I’d go out the back and try my luck.

So far, no one had seemed to notice me. I crept slowly over the glass so as to not attract unwanted attention.

In the mall, the screams were maddening. Victim and assailant alike rising up in agonizing unison, a cacophonous symphony of the consumers and the consumed.

I made it to the back door, then stopped.

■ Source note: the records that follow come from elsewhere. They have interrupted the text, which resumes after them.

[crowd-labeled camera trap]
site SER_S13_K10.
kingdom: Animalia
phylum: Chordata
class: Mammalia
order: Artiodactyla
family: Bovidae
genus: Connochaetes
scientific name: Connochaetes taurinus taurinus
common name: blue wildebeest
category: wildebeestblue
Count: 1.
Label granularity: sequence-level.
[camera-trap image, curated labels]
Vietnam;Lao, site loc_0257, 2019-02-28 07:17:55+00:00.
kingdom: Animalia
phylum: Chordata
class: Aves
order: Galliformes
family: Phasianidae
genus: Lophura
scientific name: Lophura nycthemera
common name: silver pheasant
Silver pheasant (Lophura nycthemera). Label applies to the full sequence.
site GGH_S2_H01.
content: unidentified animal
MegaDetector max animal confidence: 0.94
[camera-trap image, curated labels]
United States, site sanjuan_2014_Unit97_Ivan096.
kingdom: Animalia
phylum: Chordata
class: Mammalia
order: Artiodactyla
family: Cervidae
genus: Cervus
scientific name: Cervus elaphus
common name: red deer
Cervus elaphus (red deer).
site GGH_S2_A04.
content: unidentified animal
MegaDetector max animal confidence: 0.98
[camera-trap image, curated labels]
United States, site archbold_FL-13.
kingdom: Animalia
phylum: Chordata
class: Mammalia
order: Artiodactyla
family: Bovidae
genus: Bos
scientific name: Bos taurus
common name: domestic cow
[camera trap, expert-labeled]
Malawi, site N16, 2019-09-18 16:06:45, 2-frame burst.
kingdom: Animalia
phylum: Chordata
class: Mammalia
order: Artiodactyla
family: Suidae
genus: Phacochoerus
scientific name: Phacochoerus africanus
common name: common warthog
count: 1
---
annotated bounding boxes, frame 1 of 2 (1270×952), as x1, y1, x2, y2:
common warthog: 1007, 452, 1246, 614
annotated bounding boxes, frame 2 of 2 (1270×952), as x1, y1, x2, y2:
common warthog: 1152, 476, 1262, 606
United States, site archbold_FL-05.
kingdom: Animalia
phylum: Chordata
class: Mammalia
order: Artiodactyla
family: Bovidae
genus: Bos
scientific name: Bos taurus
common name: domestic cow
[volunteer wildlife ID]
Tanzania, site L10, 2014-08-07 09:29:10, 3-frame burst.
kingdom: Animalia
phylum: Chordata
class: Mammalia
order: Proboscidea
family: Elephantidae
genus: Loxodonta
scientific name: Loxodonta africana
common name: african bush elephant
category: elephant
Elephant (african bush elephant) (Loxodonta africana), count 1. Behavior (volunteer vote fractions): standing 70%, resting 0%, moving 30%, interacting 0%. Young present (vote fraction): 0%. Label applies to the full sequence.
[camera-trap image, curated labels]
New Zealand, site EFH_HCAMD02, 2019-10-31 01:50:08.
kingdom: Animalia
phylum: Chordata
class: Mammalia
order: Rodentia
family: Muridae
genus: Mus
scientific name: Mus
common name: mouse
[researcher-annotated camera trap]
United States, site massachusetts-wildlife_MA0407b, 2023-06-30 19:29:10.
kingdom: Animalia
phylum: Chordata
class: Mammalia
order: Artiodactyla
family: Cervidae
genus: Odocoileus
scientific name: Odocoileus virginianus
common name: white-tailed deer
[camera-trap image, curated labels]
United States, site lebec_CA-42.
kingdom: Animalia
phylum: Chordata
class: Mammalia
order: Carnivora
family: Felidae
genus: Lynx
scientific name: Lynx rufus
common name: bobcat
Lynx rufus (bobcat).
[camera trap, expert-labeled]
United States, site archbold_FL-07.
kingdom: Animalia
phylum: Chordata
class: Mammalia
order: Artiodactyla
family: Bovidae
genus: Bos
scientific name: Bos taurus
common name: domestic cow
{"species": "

Even in my desperation to get out of there, I’m not a complete idiot. I’ve seen enough movies to know those bastards were probably waiting for me on the other side.

Right?

I put my ear up to the door, bracing myself to run in case I had to bail on the plan.

The corridor beyond the door sounded empty. I looked back at the raw carnage, the mall floors a pool of blood, psychopaths spinning around like children, throwing entrails up in the air just to watch them splash down and splatter everywhere.

Nope.

I turned the knob, slowly, incrementally, fraction of an inch by faction of an inch until it slowly gave way and clicked quietly open.

I stuck my head into the corridor, looking left then right, and spotted the red exit sign just beyond the back door of Juice World. That place rocks. Saved my life many a time. Let’s see if it would again.

I crept down the long, brightly lit passage with my back to the cold concrete so I could see everything in every direction. It reminded me of a sanitarium we visited once when I was little. But at the time, I hadn’t known it was a sanitarium. Uncle Clem was in there “resting,” Mom had said. He just needed to take better care of himself. Worn out, that’s what she said he was. Truth is, Uncle Clem died in that sanitarium, syphilis. Crazy as a loon throwing shit on the walls and thinking he was a sleeper agent for the CIA.

But hey, the world’s gone to shit, so who got off lucky?

Maybe he had brain worms too?

As I moved closer to the exit, I could still hear the faint muffled cries from within the mall. Fuck this place, man. Fuck customer service. Fuck Bingo Bill’s and fuck this. Goddamn, take this job and shove it.

The exit was fifteen feet away. I could almost smell the fresh air. I sprinted for it.

I thrust my hand out for the push bar and ran through it.

The alarm sounded.

Then came the rumble, like thunder. The footfalls of freaks of every sort, headed my way, searching for the source of the sound. I ran behind the Crab Shack dumpster, squeezed up under the lid, and plopped down inside.

Been here ever since. The flies are the worst. Buzzing incessantly in my ears. I can almost feel their larvae, the maggots, slithering around under my skin. So hot. So thirsty. So fucking hungry.

Fucking brain worms man.


About the Story:
Brain Food is a fun, past-paced little story about pandemonium breaking out in the food court at the mall. Is it psychosis? Is it a virus? Nope. Just your everyday average brain worms calling the shots.